Os Annales de Tigernach fixam a morte de Find no ano 273 da nossa era, na batalha de Atbrea. “Um segundo nascimento, diz d'Arbois de Jubainville, dá-lhe nova vida e um trono na Irlanda.”


Os celtas praticavam também a evocação dos mortos. Levantara-se uma controvérsia entre Mongan e Forgoll a respeito da morte do rei Folhad, da qual Mongan fora testemunha ocular, e do lugar onde esse rei perdera a vida. “Ele evocou, diz o mesmo autor, do reino dos mortos, Cailté, seu companheiro nos combates. Quando o terceiro dia ia expirar, o testemunho de Cailté fornece a prova de que Mongan falara a verdade.”


O outro fato de reencarnação remonta a época muito mais antiga. Algum tempo antes da nossa era, Aeochaid Airem, rei absoluto da Irlanda, desposara Etâin, filha de Etar.
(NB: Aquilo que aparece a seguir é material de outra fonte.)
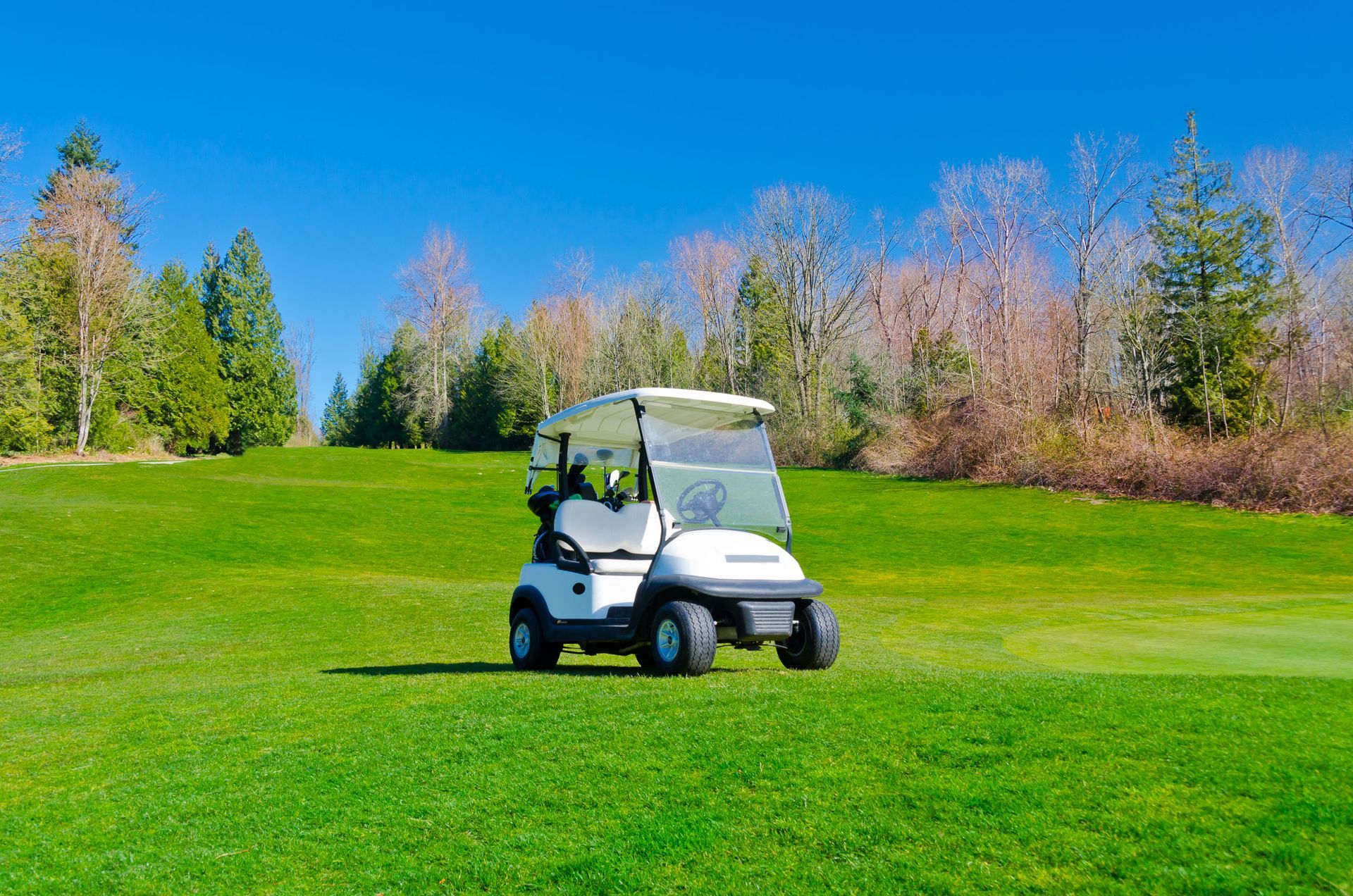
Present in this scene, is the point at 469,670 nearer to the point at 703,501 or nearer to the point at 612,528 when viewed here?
the point at 612,528

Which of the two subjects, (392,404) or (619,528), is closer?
(619,528)

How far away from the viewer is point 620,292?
64.9 m

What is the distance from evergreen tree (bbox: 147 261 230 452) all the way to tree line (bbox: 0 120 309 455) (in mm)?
76

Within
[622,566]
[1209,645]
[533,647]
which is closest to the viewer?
[622,566]

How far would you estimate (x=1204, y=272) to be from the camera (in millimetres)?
37906

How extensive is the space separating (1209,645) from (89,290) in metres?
47.2

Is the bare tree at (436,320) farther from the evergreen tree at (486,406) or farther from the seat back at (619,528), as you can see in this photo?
the seat back at (619,528)

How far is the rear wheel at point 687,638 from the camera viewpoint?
6262 millimetres

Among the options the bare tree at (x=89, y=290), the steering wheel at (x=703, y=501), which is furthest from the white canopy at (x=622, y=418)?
the bare tree at (x=89, y=290)

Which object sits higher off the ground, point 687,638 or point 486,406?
point 486,406

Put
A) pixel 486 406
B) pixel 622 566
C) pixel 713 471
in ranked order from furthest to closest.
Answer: pixel 486 406
pixel 622 566
pixel 713 471

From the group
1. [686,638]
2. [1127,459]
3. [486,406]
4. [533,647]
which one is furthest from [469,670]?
[486,406]

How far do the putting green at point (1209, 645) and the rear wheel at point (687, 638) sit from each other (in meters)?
4.10

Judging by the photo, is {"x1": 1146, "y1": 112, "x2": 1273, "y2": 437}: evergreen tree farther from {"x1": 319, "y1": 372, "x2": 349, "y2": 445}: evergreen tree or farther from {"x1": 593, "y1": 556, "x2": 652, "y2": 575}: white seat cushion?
{"x1": 319, "y1": 372, "x2": 349, "y2": 445}: evergreen tree
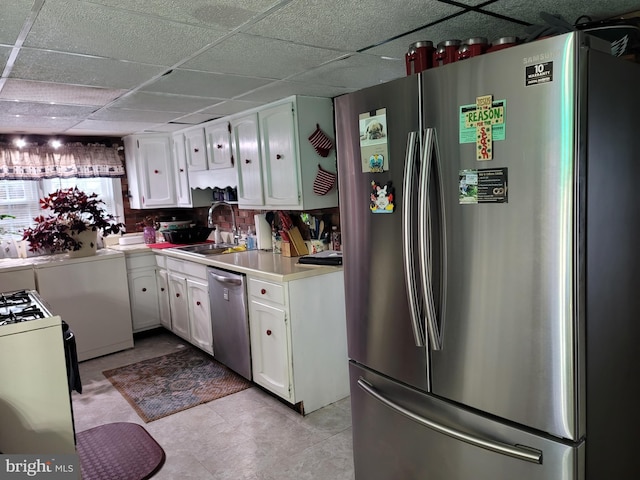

Etâin, já alguns séculos antes, havia nascido em país céltico. Nessa vida anterior foi filha de Aillil e esposa de Mider, deificado depois de morto por causa de suas façanhas.


É provável que na história dos tempos célticos se encontrassem numerosos casos de reencarnação; mas, como se sabe, os druidas nada confiavam à escrita e contentavam-se com o ensino oral. Os documentos referentes à sua ciência e filosofia são raros e de data relativamente recente.


A doutrina céltica, decorridos séculos de esquecimento, reapareceu na França moderna e foi reconstituída ou sustentada por toda uma plêiade de escritores conspícuos: C. Bonnet, Dupont de Nemours, Ballanche, Jean Reynaud, Henri Martin, Pierre Leroux, Fourier, Esquiros, Michelet, Victor Hugo, Flammarion, Pezzani, Fauvety, Strada etc.


“Nascer, morrer, renascer e progredir sempre, tal é a lei”, disse Allan Kardec. Graças a ele, graças à escola espírita de que ele é o fundador, a crença nas vidas sucessivas da alma vulgarizou-se, espalhou-se por todo o Ocidente, onde conta hoje milhões de partidários. O testemunho dos Espíritos veio dar-lhe sanção definitiva. À exceção de algumas almas em grau atrasado de evolução, para quem o passado está ainda envolto em trevas, todos, nas mensagens recolhidas em França, afirmam a pluralidade das existências e o progresso indefinido dos seres.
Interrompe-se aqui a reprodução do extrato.